Hi there,
Our suggestion is you look in your bylaws. There may be specific language regarding how much money can be carried over year-to-year. We can't really express an opinion without knowing your circumstances, but that does seem like a very high amount to be carrying over. In general, groups carry forward only what they need in "start up" costs for the new school year.
To answer an earlier question, our bylaws require that we carryover at least $2,000, though in practice we've carried over $4-9K over the years. We establish our annual budget to leave us only $2k, but there always is leftover money. Not that we don't want to spend it, but sometimes you just don't realize the surplus until it's too late in the year to spend it on meaningful things.
For example, we give our teachers each a reimbursement credit. They have all year to claim it, even up to the last day of school. Any unclaimed $ stays in our account as part of our next year's beginning balance. We also have a carnival very late in the year that could net more than we planned.
All that said, I would be very unhappy if my school's PTO consistently held over several $k each year. The money is doing no good sitting in a bank account all year.
Continued gratitude to all who are entering this discussion. I just think it points up the need for a group like the PTO to have a national model that is easy to understand and follow. Otherwise, as is the case for me, parents will start every year wondering what it is they do and how to do it.
My own bias would be to see PTOs trying to start a year with an amount that they can budget effectively with. So, something like venture capitalists, they have the money in hand before they spend it.
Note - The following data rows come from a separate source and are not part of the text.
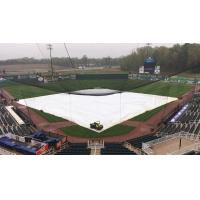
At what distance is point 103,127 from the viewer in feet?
26.6

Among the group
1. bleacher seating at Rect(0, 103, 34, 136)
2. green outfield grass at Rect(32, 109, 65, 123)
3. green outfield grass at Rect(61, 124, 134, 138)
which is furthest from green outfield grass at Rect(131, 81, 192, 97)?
bleacher seating at Rect(0, 103, 34, 136)

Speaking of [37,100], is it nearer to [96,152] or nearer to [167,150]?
[96,152]

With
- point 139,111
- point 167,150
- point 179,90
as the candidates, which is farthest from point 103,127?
point 179,90

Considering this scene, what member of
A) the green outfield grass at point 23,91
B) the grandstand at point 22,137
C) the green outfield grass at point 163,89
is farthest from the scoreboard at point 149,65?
the grandstand at point 22,137

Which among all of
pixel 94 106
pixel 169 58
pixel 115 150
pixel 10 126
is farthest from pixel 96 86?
pixel 10 126

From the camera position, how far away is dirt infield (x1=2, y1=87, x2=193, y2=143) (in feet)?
26.7

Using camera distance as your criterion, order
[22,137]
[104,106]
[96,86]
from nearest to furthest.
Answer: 1. [22,137]
2. [104,106]
3. [96,86]

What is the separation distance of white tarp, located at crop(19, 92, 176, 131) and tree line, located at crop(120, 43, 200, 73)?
937 millimetres

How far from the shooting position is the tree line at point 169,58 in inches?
315

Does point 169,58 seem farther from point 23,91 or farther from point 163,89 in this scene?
point 23,91

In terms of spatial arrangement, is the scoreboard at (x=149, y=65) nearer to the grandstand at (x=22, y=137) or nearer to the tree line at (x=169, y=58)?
the tree line at (x=169, y=58)

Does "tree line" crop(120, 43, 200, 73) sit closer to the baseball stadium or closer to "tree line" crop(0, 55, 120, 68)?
the baseball stadium

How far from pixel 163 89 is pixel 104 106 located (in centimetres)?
199

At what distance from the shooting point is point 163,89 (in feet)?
28.3
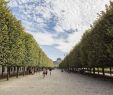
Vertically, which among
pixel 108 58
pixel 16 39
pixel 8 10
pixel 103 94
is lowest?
pixel 103 94

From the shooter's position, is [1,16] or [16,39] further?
[16,39]

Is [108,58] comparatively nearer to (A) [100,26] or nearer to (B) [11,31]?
(A) [100,26]

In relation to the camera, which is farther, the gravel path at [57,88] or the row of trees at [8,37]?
the row of trees at [8,37]

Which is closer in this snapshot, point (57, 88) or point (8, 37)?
point (57, 88)

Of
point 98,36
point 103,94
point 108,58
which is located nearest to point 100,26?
point 98,36

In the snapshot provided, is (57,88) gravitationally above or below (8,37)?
below

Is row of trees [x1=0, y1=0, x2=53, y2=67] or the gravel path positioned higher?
row of trees [x1=0, y1=0, x2=53, y2=67]

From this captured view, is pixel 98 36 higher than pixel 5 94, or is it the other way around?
pixel 98 36

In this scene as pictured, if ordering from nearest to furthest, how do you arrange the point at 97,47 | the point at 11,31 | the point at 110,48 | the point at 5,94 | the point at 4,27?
1. the point at 5,94
2. the point at 4,27
3. the point at 110,48
4. the point at 11,31
5. the point at 97,47

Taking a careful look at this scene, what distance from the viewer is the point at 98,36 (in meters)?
62.3

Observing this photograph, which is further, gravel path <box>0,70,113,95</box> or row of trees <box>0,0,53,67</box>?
row of trees <box>0,0,53,67</box>

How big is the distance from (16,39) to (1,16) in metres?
11.0

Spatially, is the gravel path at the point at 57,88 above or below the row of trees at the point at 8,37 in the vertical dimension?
below

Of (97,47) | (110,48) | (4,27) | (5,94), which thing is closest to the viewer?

This might take each organization several years of putting a small amount of cash aside, but it would certainly be saner than starting each year needing to raise a specific amount for that year's budget. it would also tell the constitiuency that they were fiscally sound, and make everyone work as hard as possible to meet or exceed fundraising goals.
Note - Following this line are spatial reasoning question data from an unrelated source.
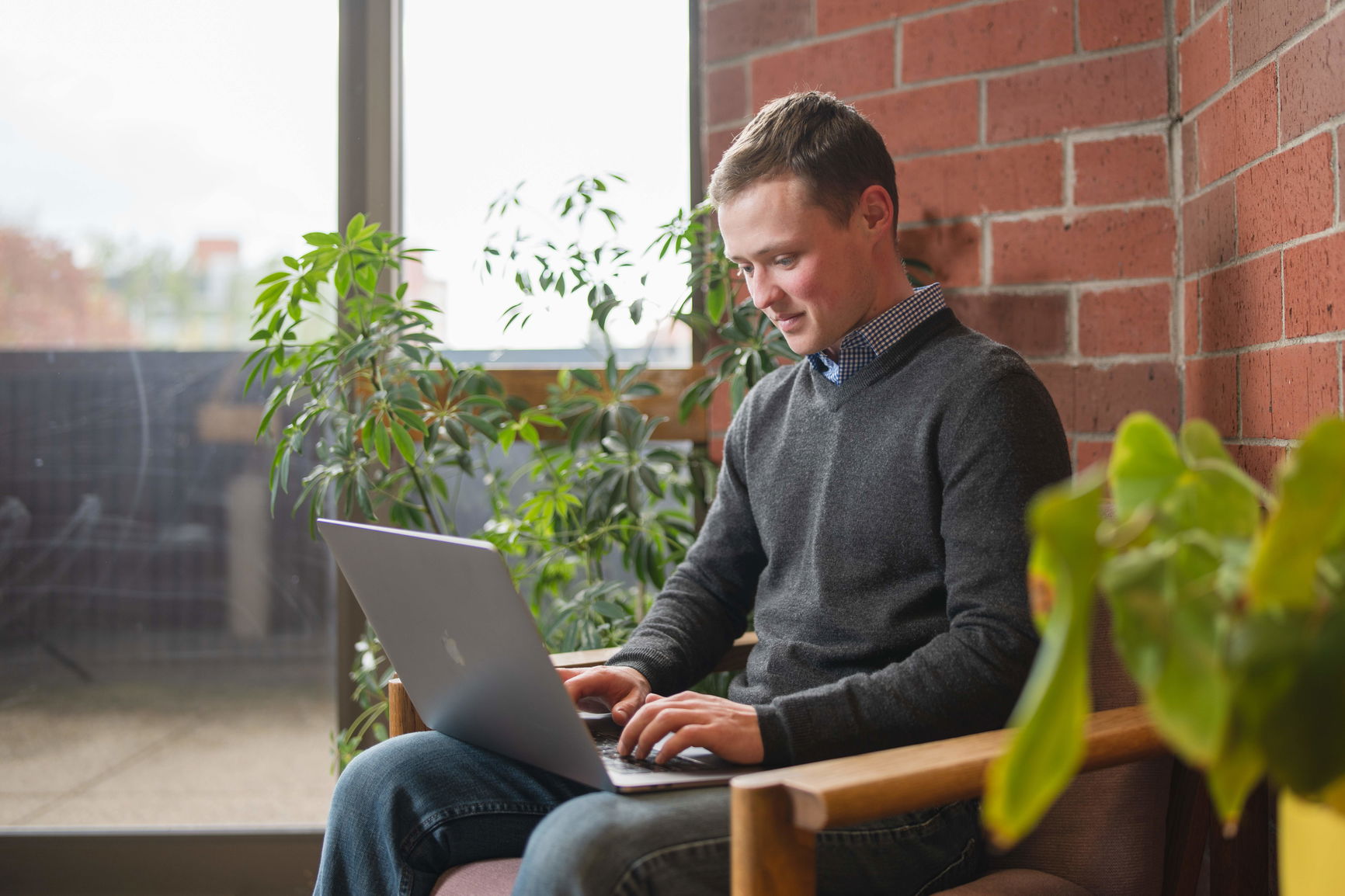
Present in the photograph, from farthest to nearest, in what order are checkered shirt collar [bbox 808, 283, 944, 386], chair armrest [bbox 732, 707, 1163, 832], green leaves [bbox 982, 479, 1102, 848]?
1. checkered shirt collar [bbox 808, 283, 944, 386]
2. chair armrest [bbox 732, 707, 1163, 832]
3. green leaves [bbox 982, 479, 1102, 848]

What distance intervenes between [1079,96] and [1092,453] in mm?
531

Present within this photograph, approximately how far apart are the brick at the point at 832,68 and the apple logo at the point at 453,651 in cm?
118

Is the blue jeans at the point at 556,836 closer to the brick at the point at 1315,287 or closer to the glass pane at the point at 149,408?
the brick at the point at 1315,287

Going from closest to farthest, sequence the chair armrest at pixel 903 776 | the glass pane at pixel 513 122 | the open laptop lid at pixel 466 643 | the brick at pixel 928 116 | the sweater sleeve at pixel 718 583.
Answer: the chair armrest at pixel 903 776 → the open laptop lid at pixel 466 643 → the sweater sleeve at pixel 718 583 → the brick at pixel 928 116 → the glass pane at pixel 513 122

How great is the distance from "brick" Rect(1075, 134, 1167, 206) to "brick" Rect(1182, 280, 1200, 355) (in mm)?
148

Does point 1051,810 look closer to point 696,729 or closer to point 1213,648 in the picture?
point 696,729

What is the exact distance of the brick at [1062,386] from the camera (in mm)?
1595

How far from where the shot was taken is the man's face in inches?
50.9

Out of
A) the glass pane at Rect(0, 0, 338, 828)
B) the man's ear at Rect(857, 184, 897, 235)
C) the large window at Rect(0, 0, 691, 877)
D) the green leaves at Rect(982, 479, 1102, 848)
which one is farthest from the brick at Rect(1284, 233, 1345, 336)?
the glass pane at Rect(0, 0, 338, 828)

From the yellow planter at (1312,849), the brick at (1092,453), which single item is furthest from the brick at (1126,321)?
the yellow planter at (1312,849)

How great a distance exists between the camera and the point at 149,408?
224cm

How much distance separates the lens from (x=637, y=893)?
3.12 feet

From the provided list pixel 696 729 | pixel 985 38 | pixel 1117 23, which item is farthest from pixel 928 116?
pixel 696 729

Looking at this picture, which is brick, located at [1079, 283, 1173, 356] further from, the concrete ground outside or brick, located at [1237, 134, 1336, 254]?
the concrete ground outside
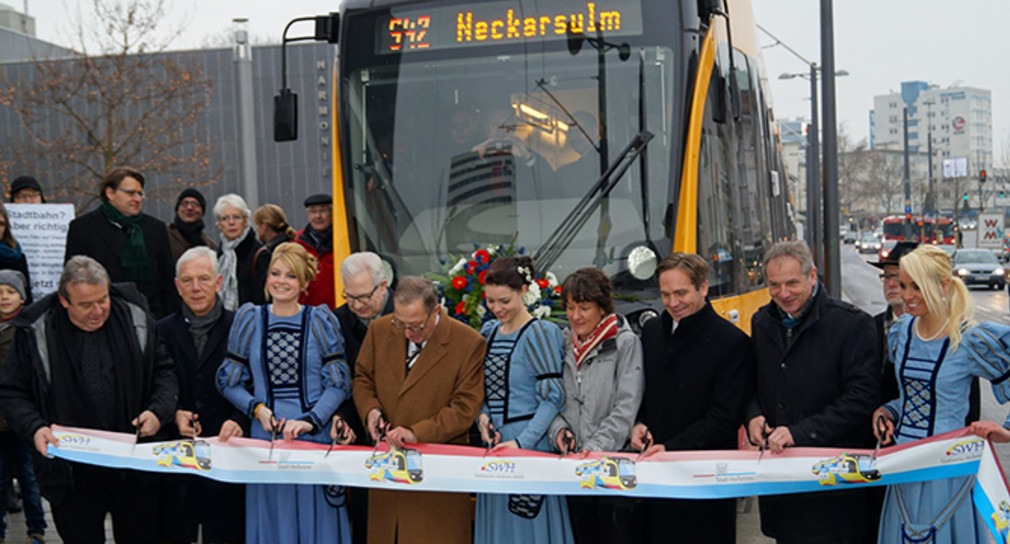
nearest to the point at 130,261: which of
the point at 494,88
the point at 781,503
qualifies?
the point at 494,88

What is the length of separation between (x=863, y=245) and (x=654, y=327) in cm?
8320

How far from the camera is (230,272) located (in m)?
7.30

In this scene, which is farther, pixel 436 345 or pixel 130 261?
pixel 130 261

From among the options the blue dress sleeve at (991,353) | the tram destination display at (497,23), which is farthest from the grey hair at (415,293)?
the tram destination display at (497,23)

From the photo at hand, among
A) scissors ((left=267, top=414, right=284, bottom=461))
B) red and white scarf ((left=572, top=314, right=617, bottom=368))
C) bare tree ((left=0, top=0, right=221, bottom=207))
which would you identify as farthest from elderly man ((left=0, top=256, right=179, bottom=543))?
bare tree ((left=0, top=0, right=221, bottom=207))

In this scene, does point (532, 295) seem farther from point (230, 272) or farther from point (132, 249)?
point (132, 249)

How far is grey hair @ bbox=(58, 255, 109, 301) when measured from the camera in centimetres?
483

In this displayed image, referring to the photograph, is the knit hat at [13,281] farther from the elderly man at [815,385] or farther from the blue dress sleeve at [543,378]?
the elderly man at [815,385]

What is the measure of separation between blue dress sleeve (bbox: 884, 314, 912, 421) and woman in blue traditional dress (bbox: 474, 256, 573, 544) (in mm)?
1441

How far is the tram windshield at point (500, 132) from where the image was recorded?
6.49 meters

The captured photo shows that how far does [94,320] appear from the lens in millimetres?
4898

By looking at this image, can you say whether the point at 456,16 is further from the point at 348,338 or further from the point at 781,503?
the point at 781,503

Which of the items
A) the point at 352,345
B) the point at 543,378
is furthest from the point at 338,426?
the point at 543,378

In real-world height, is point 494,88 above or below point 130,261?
above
No, I got ya, JHB. It's just that some folks forget that the carryover system can work out evenly. As May and June approach, some groups forget how nice it was to have that head-start back in the fall. It's perfectly OK -- and recommended -- to provide the same head start for your successors.
The "let those who raised it see the benefits" theory has a fairly big hole.
As long as you start the year with a surplus and end the year with a surplus, then the kids/families in that given year have gotten all their benefits (meaning they benefitted from "others'" earnings at the beginning of the year and then left earnings for the next set of "others" at the end of the year. It's a wash.
Tim, I think you may have taken us a bit too literally. The point wasn't to spend exactly the the very same physical dollars earned by the kids, but the amount earned (barring a stated need to put aside extra funds for a future purpose).